Warsh assumiu o cargo em maio, sendo escolhido por parte do presidente Trump por sua postura favorável à redução das taxas de juros. Contudo, os indicadores econômicos recentes complicam essa agenda. O relatório de empregos de maio, divulgado em 5 de junho, indicou que empregadores adicionaram 172 mil postos de trabalho, superando as projeções, enquanto a taxa de desemprego se manteve em 4,3%.
Em paralelo, o Índice de Preços ao Consumidor, principal medida de inflação do governo, registrou alta de 4,2% no último ano. Este é o maior índice desde 2023 e o primeiro em três anos em que a inflação ultrapassou 4%, impulsionada principalmente pelo aumento dos preços de energia.
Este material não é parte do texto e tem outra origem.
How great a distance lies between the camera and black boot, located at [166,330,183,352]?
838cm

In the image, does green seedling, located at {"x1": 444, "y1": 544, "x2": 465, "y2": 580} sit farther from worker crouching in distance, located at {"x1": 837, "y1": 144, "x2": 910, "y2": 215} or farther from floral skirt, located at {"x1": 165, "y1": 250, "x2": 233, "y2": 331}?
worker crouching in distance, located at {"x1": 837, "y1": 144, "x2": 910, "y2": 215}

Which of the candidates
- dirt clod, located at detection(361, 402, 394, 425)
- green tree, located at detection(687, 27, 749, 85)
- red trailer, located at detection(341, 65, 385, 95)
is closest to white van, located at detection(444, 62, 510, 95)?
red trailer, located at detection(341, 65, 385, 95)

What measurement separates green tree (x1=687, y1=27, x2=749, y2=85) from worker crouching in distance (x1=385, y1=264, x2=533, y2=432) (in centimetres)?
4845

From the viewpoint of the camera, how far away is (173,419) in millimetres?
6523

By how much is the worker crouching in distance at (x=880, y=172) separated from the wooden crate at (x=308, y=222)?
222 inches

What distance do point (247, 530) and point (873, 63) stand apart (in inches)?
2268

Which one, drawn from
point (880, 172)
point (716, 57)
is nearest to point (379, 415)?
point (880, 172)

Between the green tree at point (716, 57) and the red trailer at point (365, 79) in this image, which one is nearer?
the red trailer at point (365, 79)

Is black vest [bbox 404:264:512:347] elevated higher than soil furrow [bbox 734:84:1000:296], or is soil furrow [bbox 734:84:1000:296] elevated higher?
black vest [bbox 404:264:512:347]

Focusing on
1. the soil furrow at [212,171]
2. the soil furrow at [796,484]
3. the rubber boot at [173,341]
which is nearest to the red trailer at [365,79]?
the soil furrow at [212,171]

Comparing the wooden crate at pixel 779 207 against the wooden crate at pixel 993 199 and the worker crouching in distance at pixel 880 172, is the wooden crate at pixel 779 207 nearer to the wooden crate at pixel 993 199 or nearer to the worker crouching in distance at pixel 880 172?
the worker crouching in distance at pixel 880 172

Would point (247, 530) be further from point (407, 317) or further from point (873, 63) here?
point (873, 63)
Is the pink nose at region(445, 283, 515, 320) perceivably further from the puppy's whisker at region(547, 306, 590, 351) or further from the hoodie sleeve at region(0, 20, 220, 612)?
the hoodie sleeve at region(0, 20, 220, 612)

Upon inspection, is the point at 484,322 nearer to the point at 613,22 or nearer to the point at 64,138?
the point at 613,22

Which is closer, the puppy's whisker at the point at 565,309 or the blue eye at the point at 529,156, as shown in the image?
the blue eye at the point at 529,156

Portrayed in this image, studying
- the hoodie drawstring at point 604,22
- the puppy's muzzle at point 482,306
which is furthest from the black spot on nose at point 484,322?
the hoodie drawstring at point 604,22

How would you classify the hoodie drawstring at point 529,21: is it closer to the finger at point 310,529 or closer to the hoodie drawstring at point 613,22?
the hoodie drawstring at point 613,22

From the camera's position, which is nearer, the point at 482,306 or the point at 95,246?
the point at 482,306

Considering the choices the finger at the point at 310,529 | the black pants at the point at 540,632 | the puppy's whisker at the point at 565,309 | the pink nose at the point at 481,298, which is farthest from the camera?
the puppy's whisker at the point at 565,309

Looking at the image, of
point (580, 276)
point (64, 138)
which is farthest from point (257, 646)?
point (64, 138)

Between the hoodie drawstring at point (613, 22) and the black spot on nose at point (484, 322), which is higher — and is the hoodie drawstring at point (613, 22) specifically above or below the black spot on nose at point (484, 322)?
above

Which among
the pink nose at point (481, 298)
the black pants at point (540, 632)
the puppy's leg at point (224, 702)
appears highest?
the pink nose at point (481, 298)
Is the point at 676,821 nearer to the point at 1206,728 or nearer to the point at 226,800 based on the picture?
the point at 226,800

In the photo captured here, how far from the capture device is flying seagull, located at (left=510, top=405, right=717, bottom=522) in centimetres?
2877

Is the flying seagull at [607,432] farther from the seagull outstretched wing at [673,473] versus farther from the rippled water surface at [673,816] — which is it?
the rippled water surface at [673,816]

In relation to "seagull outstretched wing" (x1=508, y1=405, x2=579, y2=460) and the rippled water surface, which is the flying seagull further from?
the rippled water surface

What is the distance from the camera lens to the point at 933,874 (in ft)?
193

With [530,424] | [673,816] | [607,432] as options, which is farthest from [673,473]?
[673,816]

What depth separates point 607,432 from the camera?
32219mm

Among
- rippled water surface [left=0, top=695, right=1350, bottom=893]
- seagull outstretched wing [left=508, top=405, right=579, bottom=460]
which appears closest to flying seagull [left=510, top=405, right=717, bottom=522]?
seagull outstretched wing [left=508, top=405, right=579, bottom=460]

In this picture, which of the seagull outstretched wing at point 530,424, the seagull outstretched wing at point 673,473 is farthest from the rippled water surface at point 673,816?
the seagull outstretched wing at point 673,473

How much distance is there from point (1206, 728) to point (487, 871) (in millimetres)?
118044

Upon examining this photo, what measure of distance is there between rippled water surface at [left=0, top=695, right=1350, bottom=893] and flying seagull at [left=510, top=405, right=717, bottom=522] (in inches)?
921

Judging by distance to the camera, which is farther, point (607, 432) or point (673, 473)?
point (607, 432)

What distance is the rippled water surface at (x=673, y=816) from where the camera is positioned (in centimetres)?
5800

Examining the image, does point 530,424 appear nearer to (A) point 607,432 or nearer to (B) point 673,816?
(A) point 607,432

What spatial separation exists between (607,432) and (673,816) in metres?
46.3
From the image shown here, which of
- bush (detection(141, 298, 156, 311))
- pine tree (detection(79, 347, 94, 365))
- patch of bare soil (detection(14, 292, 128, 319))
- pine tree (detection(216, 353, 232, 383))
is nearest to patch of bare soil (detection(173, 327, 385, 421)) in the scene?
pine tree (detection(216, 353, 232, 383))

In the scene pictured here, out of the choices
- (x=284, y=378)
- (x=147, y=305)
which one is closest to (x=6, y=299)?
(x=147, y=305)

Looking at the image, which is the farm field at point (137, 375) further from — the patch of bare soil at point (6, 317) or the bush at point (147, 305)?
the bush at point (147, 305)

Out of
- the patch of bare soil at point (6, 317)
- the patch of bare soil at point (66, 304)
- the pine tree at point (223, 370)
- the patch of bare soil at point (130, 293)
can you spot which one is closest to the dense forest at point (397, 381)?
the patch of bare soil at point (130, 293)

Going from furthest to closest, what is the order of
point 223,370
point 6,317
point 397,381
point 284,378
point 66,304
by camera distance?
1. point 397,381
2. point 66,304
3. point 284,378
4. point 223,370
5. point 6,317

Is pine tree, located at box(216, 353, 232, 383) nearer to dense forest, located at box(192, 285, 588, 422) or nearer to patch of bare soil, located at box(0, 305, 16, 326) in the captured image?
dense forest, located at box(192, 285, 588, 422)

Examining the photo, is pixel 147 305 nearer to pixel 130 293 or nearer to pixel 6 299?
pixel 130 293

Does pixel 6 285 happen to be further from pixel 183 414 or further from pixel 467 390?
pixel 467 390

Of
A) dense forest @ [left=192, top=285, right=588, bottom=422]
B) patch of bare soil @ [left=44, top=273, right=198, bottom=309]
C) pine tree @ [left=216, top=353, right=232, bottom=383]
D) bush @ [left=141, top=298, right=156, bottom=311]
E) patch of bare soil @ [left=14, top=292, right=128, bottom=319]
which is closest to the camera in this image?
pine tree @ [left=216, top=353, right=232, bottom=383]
A alta de preços é um fator que geralmente leva o Fed a manter ou elevar as taxas, e não cortá-las.
A situação coloca Warsh em um impasse, pois os dados sugerem que a economia não necessita de auxílio monetário, enquanto a inflação crescente pode ser agravada por cortes. O presidente Trump mantém a pressão por reduções, afirmando em entrevista a veículos de comunicação que “não há motivo para aumentar os juros”, testando a independência do órgão central.